- [Source extract]:
Tuesday, September 9, 2008

Why Does God Help You Find Your Keys?

Admit it! You've prayed for God to help you find your keys, or something equally as trivial. You opened your eyes and there they were. Then you've wondered why a loving God would answer your prayer and not those of the millions of starving people in Africa. Perhaps you begin to feel like the following blogger:

"If God is an interventionist, He's doing a piss poor job. He helps middle-class americans find their keys while thousands suffer and die in other parts of the world. If God is an interventionist, I don't think He's worthy of worship. If God isn't an interventionist, and we are on our own, what practical difference does it make if we believe in Him or not? Either way, I just don't see the point in worrying about God anymore. Either what He is like, what He wants, or even if He exists."

If so, you need to review your Mormon Doctrine. God allows suffering in this life to help us develop all the things that we need in order to become purified and return to live with him someday. No one can live in the presence of Deity unless they have become sanctified. Trials are part of the sanctification process. This does not mean an interventionist God personally hands you every bit of suffering you experience here. (Didn't you read my Good, Bad, and Ugly Adversity post?) But God will allow the suffering that is a mortal condition of this world so that we can develop our agency and become holy.

So why does he sometimes help us find our keys? He won't interfere in the vicissitudes of life which help us to grow and attain glory. But perhaps our lost items aren't enough of a trial to teach us anything. Maybe we've already developed the small amount of patience necessary to deal with lost keys. If so, God can help us out a bit without interfering with the learning process.








...or maybe they were just there the whole time.

10 comments:

Anonymous said...

Sometimes I think I have enough faith to find lost keys, but not enough faith to save the starving in Africa...

Somrtimes I think itis because God can bring a memory to my mind, but not food to the millions.

Sometimes I think like you think.

Most of the time I think that the atonement is God's answer to suffering in this universe which has always existed. It is an inner peace and santification that it brings, not a parting of the Red Sea.

But where does that leave the parting of the red sea?

A long time ago and in a different dispensation of time, perhaps.

Matt W.

- [Task requirements]:
[1] Write out the part of the blog page about prayer and lost keys between "Sometimes I think like" and "of time, perhaps.", inclusive.
[2] In the blog page about prayer and lost keys, what are trials said to be part of?
[3] Which sentences in the blog page about prayer and lost keys end with a question mark? List all of them.

- [Data segment]:
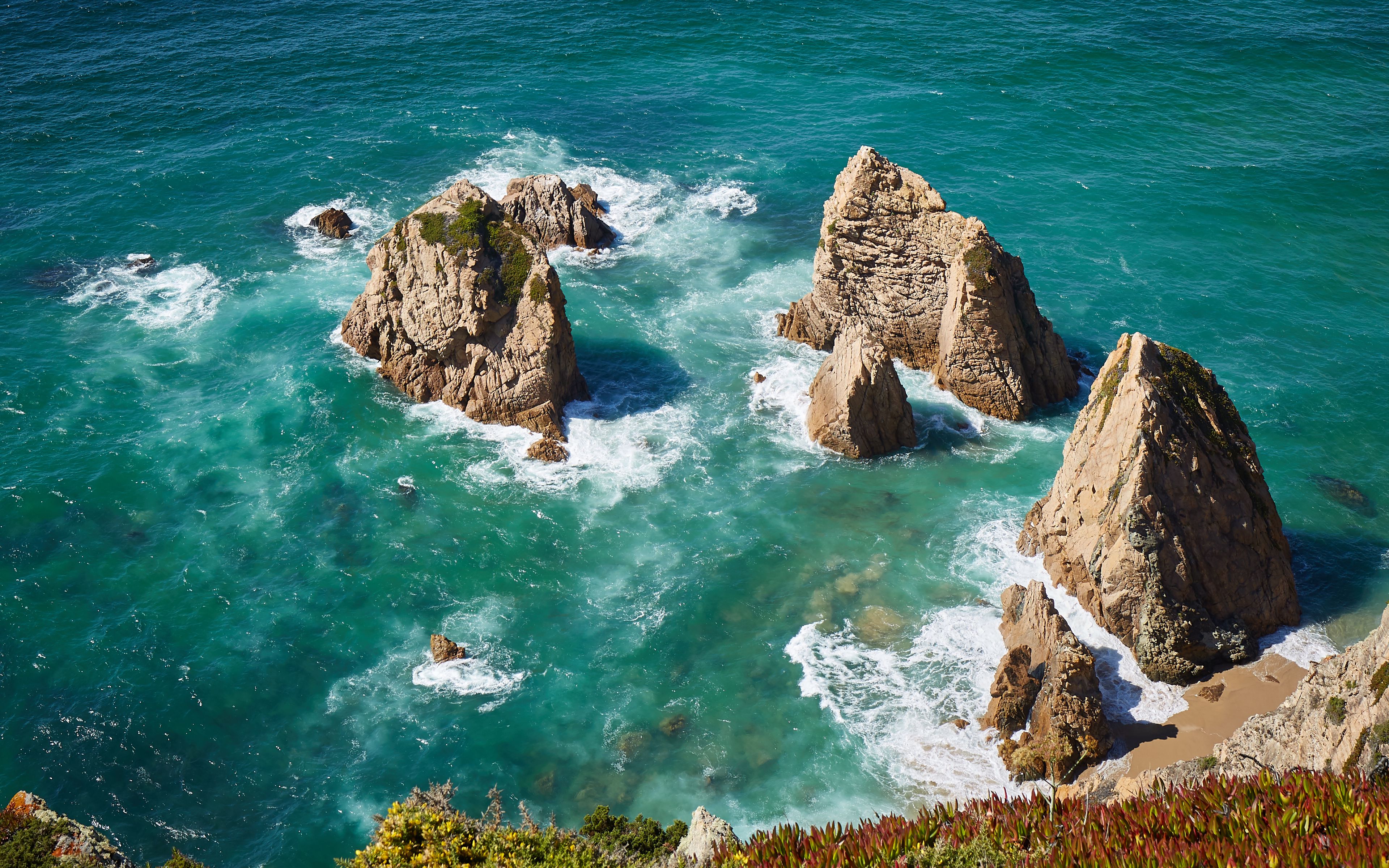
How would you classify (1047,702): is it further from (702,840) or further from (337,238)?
(337,238)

- [Solutions per task]:
[1]
Sometimes I think like you think.

Most of the time I think that the atonement is God's answer to suffering in this universe which has always existed. It is an inner peace and santification that it brings, not a parting of the Red Sea.

But where does that leave the parting of the red sea?

A long time ago and in a different dispensation of time, perhaps.

[2] Trials are part of the sanctification process.

[3]
- Why Does God Help You Find Your Keys?
- If God isn't an interventionist, and we are on our own, what practical difference does it make if we believe in Him or not?
- (Didn't you read my Good, Bad, and Ugly Adversity post?)
- So why does he sometimes help us find our keys?
- But where does that leave the parting of the red sea?